À propos de l’erreur judiciaire, il y aurait beaucoup à dire sur la vision que Voltaire entretient, en affirmant que celle-ci n’est pas réparable pourtant, en 1788 une déclaration royale réitère la possibilité d’une indemnisation et l’engagement de responsabilité d’un juge.
La vénalité des offices est une réalité depuis le XVIe siècle toutefois d’autres conditions sont requises et notamment d’âge et de compétence. Heureusement d’ailleurs le premier président et le procureur général sont nommés par le Roi. Par contre aucune limite d’âge n’est fixée à l’exercice de charges de justice.
En fait pour l’auteur, Voltaire a véritablement bâti de façon évolutive un schéma de réforme de la justice mais sans référence au droit.
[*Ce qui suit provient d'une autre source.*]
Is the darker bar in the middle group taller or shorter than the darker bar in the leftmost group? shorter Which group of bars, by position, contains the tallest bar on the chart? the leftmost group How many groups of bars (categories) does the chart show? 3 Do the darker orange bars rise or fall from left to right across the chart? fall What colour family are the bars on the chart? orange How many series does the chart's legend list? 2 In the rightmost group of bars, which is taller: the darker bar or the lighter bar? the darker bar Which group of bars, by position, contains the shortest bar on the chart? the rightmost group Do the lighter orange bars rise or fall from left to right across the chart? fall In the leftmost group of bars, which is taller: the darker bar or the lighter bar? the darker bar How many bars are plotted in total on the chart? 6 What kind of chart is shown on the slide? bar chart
Il rédige pourtant un plan de réforme de la justice publié anonymement en 1777. En 28 articles, il évoque une laïcisation de la justice, sans forcément référence à la séparation des pouvoirs que l’on trouve développée par ailleurs. Voltaire a davantage polémiqué sur la justice que réfléchi sur le Droit et en fait, malgré le retentissement de ses prises de positions ses propositions sont restées partielles et inabouties. La mise en place d’un ordre judiciaire est le fruit d’une longue évolution. Toutefois Voltaire a été sans doute et surtout celui qui a favorisé une réflexion sur l’injustice plutôt que sur la justice. L’auteur aurait pu lui en faire crédit.